Question: "Why should we prefer that? The professor mentioned that was because we want to avoid "weird" automorphism of k. I couldn't understand what he was trying to explain by that. Could anyone explain this a bit more details? Some concrete example would be great. Thank you!"
Answer: Any pair of schemes $X,Y$ have canonical maps to $S:=Spec(\mathbb{Z})$ and any map
$f: X\rightarrow Y$ is defined over $S$. Hence you may view an arbitry map of schemes as maps over the integers $\mathbb{Z}$. When working over a field $k$ you change your base scheme $S$ to $T:=Spec(k)$. There is a canonical map $\phi: \mathbb{Z}\rightarrow k$ mapping $\phi(m)=\phi(1+ \cdots + 1)=m\phi(1)=m\in k$. Hence the map $X \rightarrow S$ factors canonically as $X \rightarrow T \rightarrow S$. Hence when you are not working over a field $k$ you are working over $\mathbb{Z}$.

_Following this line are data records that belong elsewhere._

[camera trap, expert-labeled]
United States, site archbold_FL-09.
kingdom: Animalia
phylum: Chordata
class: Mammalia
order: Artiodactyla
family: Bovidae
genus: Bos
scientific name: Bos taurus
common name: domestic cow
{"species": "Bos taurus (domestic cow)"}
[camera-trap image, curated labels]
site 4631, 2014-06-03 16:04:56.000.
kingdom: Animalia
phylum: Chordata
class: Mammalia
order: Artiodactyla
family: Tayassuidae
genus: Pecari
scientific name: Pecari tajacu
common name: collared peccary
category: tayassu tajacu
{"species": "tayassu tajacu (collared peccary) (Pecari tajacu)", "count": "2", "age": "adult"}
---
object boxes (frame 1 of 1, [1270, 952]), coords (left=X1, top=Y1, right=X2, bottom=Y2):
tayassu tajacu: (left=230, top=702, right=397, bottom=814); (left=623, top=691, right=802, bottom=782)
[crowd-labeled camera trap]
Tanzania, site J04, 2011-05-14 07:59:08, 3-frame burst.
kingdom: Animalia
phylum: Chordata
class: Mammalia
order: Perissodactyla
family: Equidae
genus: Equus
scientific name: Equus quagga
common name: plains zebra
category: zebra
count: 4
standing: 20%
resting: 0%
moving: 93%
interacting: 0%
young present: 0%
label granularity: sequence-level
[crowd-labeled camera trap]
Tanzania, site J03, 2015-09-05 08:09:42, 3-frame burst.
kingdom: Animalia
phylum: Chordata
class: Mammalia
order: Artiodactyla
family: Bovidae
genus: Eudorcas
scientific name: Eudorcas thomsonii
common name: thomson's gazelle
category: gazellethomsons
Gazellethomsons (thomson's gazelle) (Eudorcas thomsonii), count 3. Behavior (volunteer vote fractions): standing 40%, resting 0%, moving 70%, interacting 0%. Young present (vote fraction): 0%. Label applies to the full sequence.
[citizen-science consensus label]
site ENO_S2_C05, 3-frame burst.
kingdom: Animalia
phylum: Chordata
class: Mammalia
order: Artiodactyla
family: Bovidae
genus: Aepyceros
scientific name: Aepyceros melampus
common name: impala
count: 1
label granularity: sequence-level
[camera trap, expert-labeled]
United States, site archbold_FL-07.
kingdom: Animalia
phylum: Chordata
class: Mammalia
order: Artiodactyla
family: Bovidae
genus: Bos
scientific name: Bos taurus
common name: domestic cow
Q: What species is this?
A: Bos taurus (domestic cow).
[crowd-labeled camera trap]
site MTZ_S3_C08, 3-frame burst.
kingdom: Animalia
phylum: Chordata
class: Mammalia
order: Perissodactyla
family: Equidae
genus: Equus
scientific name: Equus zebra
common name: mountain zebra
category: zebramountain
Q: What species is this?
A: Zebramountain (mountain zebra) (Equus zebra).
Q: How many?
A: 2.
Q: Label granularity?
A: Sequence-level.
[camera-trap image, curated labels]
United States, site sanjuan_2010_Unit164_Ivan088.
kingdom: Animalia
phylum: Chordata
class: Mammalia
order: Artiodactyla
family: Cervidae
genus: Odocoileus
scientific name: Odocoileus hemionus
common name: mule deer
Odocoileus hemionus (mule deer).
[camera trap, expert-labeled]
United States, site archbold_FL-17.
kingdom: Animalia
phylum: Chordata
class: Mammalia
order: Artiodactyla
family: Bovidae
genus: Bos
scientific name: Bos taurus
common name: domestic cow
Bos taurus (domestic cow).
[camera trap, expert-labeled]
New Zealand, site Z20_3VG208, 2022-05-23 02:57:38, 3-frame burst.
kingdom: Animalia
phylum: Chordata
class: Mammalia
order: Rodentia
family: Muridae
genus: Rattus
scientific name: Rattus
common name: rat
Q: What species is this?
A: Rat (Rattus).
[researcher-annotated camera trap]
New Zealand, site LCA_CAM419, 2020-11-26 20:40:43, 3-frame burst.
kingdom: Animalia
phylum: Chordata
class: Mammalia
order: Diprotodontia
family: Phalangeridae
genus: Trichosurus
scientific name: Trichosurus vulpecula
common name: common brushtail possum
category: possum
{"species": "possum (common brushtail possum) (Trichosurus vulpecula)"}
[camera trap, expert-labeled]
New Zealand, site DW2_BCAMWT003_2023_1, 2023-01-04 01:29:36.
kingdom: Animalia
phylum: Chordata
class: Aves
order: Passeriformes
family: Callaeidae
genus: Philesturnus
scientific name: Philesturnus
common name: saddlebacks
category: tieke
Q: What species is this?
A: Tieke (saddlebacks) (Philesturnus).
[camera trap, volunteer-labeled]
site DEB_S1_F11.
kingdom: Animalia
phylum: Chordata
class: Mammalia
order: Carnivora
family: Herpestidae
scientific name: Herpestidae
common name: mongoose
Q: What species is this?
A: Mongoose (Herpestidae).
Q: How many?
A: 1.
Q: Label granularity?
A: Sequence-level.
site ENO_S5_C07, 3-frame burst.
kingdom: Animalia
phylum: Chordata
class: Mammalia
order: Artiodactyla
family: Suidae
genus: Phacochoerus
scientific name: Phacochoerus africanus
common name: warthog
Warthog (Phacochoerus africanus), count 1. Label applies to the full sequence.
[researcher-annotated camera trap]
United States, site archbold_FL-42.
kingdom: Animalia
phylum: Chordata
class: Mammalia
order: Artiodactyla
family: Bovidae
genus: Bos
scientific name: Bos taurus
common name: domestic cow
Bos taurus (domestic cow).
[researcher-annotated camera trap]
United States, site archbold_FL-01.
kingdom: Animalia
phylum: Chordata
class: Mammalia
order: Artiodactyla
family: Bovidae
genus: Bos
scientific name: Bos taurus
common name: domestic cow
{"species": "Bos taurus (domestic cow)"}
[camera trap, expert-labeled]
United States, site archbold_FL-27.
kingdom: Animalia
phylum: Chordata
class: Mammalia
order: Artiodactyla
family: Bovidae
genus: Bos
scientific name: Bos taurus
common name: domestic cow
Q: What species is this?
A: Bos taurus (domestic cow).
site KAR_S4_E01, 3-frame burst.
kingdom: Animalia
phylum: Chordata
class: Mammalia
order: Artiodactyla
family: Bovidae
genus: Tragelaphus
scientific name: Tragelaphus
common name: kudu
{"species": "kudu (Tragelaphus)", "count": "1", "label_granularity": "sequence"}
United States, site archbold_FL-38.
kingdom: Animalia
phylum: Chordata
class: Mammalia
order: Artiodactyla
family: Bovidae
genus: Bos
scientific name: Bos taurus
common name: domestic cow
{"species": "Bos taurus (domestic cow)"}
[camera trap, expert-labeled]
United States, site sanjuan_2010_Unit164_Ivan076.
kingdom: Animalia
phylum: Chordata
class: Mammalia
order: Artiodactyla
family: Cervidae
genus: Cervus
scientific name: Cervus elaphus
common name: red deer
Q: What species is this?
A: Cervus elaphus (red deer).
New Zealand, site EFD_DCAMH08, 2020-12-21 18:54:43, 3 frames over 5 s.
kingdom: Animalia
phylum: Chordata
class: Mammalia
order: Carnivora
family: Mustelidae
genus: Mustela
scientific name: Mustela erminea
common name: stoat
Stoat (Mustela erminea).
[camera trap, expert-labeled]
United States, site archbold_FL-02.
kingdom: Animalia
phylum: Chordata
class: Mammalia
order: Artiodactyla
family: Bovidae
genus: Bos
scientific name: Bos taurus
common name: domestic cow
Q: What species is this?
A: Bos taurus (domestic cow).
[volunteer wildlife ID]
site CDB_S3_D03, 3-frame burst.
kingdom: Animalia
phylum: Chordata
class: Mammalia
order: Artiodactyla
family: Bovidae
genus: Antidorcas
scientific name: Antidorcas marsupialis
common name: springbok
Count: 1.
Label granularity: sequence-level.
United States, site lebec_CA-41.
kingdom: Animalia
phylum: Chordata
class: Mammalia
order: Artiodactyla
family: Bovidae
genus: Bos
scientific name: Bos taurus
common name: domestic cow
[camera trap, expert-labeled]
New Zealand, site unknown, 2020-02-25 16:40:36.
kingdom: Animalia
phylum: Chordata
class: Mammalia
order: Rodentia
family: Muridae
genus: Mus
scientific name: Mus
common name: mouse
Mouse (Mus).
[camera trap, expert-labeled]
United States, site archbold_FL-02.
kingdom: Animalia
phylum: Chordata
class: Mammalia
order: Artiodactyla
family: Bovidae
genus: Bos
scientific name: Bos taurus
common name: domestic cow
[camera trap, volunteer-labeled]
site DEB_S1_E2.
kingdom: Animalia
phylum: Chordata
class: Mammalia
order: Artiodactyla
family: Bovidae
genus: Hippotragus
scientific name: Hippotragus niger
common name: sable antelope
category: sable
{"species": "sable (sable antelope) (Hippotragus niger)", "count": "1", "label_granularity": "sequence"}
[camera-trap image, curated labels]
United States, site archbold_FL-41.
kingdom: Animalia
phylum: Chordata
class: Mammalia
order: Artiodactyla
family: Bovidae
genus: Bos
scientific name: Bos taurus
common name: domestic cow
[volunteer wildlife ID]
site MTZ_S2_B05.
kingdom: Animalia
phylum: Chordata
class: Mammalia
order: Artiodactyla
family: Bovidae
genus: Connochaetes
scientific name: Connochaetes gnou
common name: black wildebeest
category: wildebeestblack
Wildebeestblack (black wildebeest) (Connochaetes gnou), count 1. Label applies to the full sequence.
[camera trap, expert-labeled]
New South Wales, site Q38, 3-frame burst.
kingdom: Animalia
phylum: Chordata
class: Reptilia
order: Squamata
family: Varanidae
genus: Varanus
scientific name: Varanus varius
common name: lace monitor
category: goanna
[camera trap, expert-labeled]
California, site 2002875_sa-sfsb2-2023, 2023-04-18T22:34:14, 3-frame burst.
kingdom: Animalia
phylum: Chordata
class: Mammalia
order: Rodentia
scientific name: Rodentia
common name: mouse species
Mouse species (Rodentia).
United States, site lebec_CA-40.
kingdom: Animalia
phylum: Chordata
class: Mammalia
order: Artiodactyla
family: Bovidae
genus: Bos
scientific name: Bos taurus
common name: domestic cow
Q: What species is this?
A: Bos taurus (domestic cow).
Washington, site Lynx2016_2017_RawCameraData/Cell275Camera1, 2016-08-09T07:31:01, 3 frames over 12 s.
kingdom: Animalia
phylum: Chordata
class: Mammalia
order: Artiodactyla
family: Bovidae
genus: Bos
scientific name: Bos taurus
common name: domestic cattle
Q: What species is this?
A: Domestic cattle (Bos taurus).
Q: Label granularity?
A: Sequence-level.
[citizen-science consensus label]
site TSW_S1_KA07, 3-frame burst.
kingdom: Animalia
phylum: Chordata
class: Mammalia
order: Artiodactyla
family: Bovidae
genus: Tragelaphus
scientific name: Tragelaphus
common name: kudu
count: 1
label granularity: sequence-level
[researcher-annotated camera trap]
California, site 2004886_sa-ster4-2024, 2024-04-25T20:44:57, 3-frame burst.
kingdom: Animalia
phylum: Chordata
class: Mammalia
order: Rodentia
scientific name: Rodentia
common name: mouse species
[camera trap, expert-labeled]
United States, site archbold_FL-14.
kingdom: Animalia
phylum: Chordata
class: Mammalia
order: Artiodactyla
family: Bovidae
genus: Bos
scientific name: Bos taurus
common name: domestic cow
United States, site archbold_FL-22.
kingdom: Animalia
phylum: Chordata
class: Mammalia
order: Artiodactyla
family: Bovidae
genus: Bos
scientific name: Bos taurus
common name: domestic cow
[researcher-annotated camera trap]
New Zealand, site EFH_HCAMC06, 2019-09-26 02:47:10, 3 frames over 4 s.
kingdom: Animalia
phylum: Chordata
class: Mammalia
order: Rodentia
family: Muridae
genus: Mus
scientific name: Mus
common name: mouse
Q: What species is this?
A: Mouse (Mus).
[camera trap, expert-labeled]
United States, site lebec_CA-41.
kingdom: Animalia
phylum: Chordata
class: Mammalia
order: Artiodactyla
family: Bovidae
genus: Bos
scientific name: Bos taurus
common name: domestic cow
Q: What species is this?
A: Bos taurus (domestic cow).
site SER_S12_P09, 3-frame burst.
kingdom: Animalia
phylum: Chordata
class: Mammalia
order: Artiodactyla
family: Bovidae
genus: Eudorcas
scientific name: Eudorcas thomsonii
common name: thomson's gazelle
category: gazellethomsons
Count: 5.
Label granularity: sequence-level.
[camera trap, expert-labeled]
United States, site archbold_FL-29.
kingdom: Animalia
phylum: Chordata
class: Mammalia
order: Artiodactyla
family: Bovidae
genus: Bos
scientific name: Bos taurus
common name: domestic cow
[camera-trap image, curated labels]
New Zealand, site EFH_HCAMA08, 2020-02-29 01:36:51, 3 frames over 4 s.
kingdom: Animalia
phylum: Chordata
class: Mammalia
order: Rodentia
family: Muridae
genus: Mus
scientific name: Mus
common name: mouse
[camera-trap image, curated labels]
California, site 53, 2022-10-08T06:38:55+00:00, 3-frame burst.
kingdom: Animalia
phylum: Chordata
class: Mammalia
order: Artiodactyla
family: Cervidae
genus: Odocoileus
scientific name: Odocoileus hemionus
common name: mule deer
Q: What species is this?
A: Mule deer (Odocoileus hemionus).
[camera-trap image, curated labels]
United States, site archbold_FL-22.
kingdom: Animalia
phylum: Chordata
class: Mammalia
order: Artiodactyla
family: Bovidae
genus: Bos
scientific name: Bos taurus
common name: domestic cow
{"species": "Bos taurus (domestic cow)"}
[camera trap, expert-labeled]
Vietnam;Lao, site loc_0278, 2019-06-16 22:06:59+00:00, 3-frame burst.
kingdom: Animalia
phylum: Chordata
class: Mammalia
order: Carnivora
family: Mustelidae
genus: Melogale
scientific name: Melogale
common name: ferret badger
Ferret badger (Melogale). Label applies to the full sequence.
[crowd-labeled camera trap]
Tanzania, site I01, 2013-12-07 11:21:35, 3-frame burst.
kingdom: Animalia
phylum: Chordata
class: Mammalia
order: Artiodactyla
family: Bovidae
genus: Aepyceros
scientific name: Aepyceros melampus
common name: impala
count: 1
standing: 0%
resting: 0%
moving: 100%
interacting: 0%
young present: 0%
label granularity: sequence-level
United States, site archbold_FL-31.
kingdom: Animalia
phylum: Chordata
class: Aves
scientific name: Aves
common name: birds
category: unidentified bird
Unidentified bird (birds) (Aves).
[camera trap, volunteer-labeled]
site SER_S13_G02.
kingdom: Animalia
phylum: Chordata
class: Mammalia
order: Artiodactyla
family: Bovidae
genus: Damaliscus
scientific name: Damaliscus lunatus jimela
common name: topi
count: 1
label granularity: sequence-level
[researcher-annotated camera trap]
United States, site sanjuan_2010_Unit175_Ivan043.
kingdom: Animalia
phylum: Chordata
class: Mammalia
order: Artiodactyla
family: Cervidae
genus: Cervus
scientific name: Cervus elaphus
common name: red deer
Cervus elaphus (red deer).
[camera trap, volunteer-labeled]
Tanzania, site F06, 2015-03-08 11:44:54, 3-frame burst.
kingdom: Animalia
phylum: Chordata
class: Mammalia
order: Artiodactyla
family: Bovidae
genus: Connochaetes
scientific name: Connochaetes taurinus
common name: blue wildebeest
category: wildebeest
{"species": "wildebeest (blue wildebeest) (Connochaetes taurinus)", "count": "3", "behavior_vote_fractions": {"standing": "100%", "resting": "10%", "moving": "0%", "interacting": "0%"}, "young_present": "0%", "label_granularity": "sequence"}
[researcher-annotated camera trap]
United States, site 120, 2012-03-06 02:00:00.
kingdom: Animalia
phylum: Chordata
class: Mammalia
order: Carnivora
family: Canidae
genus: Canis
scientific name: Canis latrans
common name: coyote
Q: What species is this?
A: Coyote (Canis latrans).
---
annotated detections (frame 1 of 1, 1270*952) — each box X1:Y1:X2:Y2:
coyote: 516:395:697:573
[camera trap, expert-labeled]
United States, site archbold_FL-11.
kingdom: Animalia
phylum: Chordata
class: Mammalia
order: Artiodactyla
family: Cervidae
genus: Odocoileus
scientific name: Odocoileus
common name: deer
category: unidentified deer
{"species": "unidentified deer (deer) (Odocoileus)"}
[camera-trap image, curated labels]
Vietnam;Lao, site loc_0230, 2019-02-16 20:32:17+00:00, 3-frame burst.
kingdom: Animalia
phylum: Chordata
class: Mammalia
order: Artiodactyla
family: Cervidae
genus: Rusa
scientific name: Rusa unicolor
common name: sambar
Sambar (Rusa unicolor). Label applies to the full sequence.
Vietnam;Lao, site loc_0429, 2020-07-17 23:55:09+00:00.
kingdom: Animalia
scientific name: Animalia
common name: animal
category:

Example 1: If $k:=\mathbb{Q} \subseteq K:=\mathbb{Q}(i)$ you may look at two groups:
$$End_k(K)\text{ and }End_K(K).$$
Since $dim_k(K)=2$ it follows $End_k(K)=Mat(2,k)$ is the ring of $2\times 2$-matrices with coefficients in $k$ and $End_K(K)\cong K\cong k^2$. Hence when you change base field the situation changes.
Example 2: A map $\phi^*: Spec(K) \rightarrow Spec(K)$ defined over $k$
is given by an automorphism $\phi \in G(K/k)$ and there is only one map defined over $K$ - the identity map. The Galois group $G(K/k)$ enters in various formulas in algebraic number theory and arithmetic geometry, and when you change the base field, the set of morphisms changes and this relates to the Galois group.
Example 3: If $V\cong \mathbb{k}^{n+1}$ is a vector space over a field $k:=\mathbb{k}$, it follows there is a 1-1 correspondence between maps (over $k$)
$$ x: Spec(k) \rightarrow \mathbb{P}(V^*)$$
and lines $l_{x} \subseteq V$. Hence the $k$-rational points $x \in \mathbb{P}(V^*)(k)$ correspond 1-1 to lines $l_x \subseteq V$. This reflects the fact that projective space $\mathbb{P}(V^*)$ is a parameter space - it parametrize lines in $V$.